### WHAT NEEDS TO BE DONE:
Transcribe the stretch of lines from the one containing "In this picture, of" through the one containing "5129 millimetres", reproducing each line as it stands.

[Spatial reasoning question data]
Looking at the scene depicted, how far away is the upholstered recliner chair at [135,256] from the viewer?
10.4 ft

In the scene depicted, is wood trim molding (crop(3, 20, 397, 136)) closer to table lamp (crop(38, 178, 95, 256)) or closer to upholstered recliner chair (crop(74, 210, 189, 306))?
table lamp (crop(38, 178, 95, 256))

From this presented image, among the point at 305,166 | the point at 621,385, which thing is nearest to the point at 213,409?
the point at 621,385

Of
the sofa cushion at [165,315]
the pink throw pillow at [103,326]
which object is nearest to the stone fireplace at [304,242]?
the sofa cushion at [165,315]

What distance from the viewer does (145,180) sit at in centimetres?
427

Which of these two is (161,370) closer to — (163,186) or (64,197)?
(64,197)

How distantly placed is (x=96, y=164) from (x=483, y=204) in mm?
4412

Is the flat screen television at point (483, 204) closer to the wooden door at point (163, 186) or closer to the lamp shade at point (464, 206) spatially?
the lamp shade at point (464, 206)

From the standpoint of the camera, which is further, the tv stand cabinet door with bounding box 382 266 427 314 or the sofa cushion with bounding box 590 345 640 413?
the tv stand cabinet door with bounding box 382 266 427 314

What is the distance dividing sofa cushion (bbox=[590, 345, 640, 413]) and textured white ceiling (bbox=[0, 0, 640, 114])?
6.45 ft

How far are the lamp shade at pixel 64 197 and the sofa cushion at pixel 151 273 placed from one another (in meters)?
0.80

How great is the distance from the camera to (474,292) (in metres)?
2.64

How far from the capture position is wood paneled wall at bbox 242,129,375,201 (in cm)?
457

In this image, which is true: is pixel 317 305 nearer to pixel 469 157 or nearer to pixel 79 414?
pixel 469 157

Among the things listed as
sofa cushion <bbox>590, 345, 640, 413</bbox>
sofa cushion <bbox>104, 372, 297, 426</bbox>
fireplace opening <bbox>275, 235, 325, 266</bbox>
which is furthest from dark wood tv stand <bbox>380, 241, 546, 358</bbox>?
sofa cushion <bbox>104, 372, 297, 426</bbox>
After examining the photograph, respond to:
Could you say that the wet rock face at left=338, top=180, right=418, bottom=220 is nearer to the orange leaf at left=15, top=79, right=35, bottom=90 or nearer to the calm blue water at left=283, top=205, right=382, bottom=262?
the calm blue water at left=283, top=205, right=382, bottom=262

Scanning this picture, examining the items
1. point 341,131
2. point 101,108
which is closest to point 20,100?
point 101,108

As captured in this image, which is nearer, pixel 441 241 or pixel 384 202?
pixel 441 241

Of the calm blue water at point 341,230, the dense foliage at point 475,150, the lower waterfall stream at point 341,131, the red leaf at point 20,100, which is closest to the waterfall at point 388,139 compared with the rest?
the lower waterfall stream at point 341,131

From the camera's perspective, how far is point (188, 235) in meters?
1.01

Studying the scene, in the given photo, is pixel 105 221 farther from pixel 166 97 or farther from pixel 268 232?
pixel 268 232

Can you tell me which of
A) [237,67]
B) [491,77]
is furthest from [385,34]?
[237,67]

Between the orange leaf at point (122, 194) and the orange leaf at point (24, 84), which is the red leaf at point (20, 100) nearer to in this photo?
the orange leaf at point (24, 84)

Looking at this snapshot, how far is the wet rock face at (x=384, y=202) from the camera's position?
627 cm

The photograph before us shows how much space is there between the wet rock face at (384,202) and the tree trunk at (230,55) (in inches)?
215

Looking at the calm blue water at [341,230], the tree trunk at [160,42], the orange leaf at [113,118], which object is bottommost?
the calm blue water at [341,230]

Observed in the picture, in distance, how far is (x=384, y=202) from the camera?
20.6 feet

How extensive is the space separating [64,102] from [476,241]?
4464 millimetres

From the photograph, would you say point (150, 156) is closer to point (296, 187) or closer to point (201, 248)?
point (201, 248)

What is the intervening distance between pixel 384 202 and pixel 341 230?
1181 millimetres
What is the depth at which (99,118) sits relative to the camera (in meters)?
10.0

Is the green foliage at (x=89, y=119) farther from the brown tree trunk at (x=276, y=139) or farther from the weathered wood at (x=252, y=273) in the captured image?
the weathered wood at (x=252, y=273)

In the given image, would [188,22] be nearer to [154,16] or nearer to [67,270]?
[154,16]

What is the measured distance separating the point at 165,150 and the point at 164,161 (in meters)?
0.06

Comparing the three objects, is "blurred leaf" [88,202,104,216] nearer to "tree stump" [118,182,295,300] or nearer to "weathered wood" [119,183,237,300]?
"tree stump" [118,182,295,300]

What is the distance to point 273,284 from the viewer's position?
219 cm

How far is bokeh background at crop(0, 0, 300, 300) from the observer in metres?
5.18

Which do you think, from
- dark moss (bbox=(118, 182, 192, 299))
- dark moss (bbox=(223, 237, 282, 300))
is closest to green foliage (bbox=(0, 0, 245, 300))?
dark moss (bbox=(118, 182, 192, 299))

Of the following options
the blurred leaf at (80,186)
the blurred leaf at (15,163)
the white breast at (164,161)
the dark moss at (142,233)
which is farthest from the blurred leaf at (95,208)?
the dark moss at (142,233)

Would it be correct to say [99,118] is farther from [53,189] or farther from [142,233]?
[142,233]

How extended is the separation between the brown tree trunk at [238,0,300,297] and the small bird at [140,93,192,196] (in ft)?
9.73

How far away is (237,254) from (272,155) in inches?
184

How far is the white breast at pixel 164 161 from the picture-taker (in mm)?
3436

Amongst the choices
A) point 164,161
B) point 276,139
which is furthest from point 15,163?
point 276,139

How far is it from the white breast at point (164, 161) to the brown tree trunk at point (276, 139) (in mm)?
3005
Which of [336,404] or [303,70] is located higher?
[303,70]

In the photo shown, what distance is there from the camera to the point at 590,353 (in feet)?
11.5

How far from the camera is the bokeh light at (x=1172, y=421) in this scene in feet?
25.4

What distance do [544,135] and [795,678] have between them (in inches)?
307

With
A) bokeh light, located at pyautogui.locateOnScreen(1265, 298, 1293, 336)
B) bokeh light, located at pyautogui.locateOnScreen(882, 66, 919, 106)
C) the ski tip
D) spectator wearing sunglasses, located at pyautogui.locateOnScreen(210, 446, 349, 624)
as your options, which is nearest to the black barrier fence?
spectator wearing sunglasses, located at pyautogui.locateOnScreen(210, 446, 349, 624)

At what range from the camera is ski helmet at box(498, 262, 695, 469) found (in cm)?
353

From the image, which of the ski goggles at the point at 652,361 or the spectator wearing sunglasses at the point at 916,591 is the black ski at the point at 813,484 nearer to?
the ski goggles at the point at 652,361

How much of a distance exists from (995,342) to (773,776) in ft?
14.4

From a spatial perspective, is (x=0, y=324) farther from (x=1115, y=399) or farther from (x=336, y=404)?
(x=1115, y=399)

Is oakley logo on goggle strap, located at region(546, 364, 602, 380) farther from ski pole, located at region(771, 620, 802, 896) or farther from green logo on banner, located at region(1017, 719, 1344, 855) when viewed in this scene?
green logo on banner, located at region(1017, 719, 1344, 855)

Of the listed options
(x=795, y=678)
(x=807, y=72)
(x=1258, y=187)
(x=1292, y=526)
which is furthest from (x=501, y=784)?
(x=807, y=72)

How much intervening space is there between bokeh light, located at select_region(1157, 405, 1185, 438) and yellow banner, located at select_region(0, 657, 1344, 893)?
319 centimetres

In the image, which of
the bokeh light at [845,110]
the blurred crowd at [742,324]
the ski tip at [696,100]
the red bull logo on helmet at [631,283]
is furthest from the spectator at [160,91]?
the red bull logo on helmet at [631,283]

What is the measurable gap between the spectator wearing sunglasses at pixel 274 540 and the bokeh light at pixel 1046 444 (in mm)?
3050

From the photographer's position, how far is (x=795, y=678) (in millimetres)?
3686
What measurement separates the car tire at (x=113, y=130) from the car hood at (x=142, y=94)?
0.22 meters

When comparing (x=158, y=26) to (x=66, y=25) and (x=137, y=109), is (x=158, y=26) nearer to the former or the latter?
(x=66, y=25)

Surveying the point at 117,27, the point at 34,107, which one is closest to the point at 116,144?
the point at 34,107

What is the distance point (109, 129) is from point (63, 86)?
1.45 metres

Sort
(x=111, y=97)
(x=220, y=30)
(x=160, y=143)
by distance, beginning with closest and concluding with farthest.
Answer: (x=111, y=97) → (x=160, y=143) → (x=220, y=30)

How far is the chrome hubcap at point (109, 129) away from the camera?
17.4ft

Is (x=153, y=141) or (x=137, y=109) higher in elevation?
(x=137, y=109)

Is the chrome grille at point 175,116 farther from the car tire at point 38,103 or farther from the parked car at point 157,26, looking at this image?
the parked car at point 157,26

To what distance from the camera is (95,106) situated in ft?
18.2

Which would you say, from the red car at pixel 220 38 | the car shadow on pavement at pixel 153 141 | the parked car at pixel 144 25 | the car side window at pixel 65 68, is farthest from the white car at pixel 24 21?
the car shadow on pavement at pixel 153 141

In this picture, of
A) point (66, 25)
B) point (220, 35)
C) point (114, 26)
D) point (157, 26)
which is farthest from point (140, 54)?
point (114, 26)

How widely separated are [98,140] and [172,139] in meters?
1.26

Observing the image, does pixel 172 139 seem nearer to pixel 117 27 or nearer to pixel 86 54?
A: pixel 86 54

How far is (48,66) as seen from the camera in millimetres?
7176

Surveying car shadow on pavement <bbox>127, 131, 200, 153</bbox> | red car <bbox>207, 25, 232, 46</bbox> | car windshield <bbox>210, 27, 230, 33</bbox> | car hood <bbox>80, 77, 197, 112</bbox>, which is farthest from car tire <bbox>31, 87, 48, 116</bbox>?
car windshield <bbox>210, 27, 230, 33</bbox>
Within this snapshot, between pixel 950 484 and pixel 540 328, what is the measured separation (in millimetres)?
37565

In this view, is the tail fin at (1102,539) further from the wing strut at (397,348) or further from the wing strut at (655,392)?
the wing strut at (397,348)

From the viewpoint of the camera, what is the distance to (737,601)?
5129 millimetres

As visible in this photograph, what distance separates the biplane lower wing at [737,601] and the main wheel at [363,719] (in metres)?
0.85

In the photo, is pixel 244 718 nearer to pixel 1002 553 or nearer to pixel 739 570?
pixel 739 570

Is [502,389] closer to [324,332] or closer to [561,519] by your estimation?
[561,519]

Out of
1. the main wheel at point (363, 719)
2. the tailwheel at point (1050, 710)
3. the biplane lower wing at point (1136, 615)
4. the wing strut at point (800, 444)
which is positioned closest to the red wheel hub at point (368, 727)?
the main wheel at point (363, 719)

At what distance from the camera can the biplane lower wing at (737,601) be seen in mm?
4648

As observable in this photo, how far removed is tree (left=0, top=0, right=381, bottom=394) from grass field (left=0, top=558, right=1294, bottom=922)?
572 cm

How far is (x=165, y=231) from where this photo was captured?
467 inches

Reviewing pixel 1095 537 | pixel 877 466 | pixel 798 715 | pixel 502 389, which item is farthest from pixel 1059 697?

### CORRECT RESPONSE:
In this picture, of
A) point (66, 25)
B) point (220, 35)
C) point (114, 26)
D) point (157, 26)
which is farthest from point (140, 54)?
point (114, 26)

How widely separated are [98,140] and [172,139] in meters?
1.26

Observing the image, does pixel 172 139 seem nearer to pixel 117 27 or nearer to pixel 86 54?
A: pixel 86 54

How far is (48,66) as seen from the camera in millimetres?
7176

Surveying car shadow on pavement <bbox>127, 131, 200, 153</bbox> | red car <bbox>207, 25, 232, 46</bbox> | car windshield <bbox>210, 27, 230, 33</bbox> | car hood <bbox>80, 77, 197, 112</bbox>, which is farthest from car tire <bbox>31, 87, 48, 116</bbox>?
car windshield <bbox>210, 27, 230, 33</bbox>
Within this snapshot, between pixel 950 484 and pixel 540 328, what is the measured separation (in millimetres)?
37565

In this view, is the tail fin at (1102,539) further from the wing strut at (397,348) or further from the wing strut at (655,392)?
the wing strut at (397,348)

From the viewpoint of the camera, what is the distance to (737,601)?
5129 millimetres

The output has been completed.